┌──
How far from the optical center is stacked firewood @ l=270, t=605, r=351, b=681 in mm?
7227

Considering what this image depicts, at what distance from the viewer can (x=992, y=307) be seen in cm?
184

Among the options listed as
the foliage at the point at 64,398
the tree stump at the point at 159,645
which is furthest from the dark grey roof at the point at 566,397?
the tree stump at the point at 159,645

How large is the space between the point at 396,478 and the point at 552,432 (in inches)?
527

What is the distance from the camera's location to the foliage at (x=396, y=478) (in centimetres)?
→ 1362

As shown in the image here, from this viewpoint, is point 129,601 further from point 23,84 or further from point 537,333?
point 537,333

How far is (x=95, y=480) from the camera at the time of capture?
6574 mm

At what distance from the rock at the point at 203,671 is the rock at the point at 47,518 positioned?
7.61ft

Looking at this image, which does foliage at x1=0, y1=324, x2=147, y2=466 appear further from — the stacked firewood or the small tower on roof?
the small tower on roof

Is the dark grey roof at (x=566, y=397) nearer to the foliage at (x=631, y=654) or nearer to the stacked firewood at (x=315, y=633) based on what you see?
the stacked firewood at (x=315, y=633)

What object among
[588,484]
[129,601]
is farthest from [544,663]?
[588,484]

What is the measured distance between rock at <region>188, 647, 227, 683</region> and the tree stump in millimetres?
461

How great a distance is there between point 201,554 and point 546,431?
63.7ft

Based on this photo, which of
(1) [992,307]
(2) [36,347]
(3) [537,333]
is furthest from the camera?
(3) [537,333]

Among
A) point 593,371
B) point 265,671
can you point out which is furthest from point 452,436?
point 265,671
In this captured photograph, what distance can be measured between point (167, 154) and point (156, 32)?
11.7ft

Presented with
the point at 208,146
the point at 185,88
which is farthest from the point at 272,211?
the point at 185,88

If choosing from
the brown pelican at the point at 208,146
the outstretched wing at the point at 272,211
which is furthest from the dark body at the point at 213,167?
└──
Task directions: Copy all of the records above word for word, keeping every line in its original order.

Answer for this exercise:
How far from the optical center is stacked firewood @ l=270, t=605, r=351, b=681 in mm?
7227

Considering what this image depicts, at what distance from the viewer can (x=992, y=307) be seen in cm?
184

Among the options listed as
the foliage at the point at 64,398
the tree stump at the point at 159,645
which is furthest from the dark grey roof at the point at 566,397?
the tree stump at the point at 159,645

How large is the space between the point at 396,478 and the point at 552,432 (in inches)?
527

What is the distance from the camera's location to the foliage at (x=396, y=478) (in centimetres)?
→ 1362

As shown in the image here, from this viewpoint, is point 129,601 further from point 23,84 or further from point 537,333?
point 537,333

How far is (x=95, y=480) from the camera at the time of capture?
6574 mm

At what distance from the rock at the point at 203,671 is the rock at the point at 47,518 positioned?
7.61ft

Looking at this image, which does foliage at x1=0, y1=324, x2=147, y2=466 appear further from — the stacked firewood or the small tower on roof?
the small tower on roof

Is the dark grey roof at (x=566, y=397) nearer to the foliage at (x=631, y=654) or nearer to the stacked firewood at (x=315, y=633) based on what you see?
the stacked firewood at (x=315, y=633)

What object among
[588,484]
[129,601]
is farthest from [544,663]?
[588,484]

What is the measured distance between rock at <region>188, 647, 227, 683</region> and the tree stump in millimetres?
461

How great a distance is there between point 201,554 and point 546,431?
63.7ft

Based on this photo, which of
(1) [992,307]
(2) [36,347]
(3) [537,333]
is furthest from the camera?
(3) [537,333]

Among
A) point 593,371
B) point 265,671
can you point out which is furthest from point 452,436?
point 265,671
In this captured photograph, what distance can be measured between point (167, 154) and point (156, 32)?
11.7ft

Presented with
the point at 208,146
the point at 185,88
which is farthest from the point at 272,211?
the point at 185,88

If choosing from
the brown pelican at the point at 208,146
the outstretched wing at the point at 272,211
which is furthest from the dark body at the point at 213,167?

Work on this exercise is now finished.